Former student Maggie Neary said Hartigan encourages everyone to find a passion and obviously has found his own in teaching. “He is truly a 'man for others' and an everyday hero,” she said.
Hartigan holds a bachelor's in education from Creighton University and is continuing graduate course work. In his 28th year of teaching, he taught at Immaculate Conception School/All Saints School before joining Christ the King in 1992.
Special education and inner-city educators of the year
» Katie Barmettler, Sacred Heart, Omaha
Before returning to Omaha in 2008, Barmettler taught in Kansas City, Kan., St. Louis and Las Vegas, where she also worked as an educational computing strategist, curriculum specialist and district administrator for drug, alcohol and violence prevention programs.
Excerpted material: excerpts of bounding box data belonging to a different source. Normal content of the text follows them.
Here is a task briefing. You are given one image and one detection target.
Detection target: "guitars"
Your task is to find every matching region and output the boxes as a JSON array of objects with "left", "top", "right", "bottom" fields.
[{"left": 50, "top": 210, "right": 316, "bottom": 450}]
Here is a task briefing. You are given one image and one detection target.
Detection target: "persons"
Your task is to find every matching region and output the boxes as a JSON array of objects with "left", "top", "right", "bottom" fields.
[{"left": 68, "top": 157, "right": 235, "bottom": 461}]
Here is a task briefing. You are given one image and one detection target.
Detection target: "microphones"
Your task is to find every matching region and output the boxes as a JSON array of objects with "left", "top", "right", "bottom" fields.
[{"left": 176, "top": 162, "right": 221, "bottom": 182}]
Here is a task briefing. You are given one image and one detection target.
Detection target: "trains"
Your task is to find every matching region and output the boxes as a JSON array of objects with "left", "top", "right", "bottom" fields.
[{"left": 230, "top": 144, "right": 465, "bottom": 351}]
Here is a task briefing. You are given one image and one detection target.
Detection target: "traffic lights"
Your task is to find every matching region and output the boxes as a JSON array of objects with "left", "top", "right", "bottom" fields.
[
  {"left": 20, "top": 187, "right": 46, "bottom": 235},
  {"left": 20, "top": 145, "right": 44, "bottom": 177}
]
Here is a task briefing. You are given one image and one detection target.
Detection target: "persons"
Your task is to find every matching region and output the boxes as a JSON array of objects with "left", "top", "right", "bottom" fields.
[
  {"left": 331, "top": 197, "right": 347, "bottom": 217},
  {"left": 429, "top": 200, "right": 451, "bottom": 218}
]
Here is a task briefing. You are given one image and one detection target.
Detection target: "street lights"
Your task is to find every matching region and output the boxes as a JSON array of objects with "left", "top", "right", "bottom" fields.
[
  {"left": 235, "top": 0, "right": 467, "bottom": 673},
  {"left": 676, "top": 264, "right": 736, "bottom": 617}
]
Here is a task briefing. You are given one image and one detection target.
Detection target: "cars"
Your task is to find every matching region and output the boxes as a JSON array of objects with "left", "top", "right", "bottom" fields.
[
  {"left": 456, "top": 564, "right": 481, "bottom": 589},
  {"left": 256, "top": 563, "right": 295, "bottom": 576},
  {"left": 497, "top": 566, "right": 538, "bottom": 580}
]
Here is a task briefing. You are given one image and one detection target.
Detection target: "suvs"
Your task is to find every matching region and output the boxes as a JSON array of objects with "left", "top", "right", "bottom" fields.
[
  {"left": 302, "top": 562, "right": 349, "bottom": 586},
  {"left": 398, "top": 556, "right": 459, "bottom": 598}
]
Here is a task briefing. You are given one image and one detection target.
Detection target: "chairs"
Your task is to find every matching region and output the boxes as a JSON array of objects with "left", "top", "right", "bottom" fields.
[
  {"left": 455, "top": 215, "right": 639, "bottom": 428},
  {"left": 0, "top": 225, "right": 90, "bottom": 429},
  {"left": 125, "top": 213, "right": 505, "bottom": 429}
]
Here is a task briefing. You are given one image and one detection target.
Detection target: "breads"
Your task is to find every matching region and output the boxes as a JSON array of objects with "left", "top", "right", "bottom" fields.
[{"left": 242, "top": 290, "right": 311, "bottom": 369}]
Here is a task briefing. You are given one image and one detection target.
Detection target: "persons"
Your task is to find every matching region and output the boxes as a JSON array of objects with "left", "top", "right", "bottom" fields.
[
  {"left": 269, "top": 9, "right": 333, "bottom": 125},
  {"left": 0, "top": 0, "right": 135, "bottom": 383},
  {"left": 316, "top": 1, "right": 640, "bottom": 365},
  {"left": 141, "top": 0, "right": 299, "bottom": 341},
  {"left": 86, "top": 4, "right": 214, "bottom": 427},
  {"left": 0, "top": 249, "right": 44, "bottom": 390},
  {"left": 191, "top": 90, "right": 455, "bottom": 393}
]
In Omaha, she became principal at St. Richard School. When the announcement came that the school would close the next year, she is credited with keeping the school community calm and focused on students.
Most of her staff and students followed her to Sacred Heart, where she serves as principal. Within months, she established a seven-year plan for instruction as well as plans for professional development, facility improvements and community involvement. Later, she established a student achievement plan, obtained outside accreditation and expanded athletic and student activities.
Barmettler has a bachelor's degree in education from the University of Kansas, a master's degree in education from Maryville University in St. Louis, an education specialist degree in administration from Nova Southeastern University in Las Vegas, and she recently completed the Catholic School Leadership Program at Creighton University.
» Nancy Gillpatrick, St. Bernard, Omaha
Gillpatrick, a music teacher, started her career as a part-time band instructor in Elgin, Neb. She then taught first- through fourth-grade music at Brownell-Talbot in Omaha before joining St. Bernard, where she's been for the past 30 years. She's stepped in where needed, going back to school to get an endorsement in library science when the school needed a librarian and taking Spanish so she could teach introductory Spanish when the school added that program.
Gillpatrick directs the school's annual Christmas program and junior high musical, coaches the school's Bible Bowl, Quiz Bowl and Wits Clash teams and plays piano at weekly school Masses.
“I don't know what we would ever do without Mrs. Gillpatrick” is a common refrain from co-workers, said former Principal James Daro.
Gillpatrick has a bachelor's degree in music education (K-12) from the University of Nebraska-Lincoln and a K-12 library media specialist endorsement from the University of Nebraska at Omaha.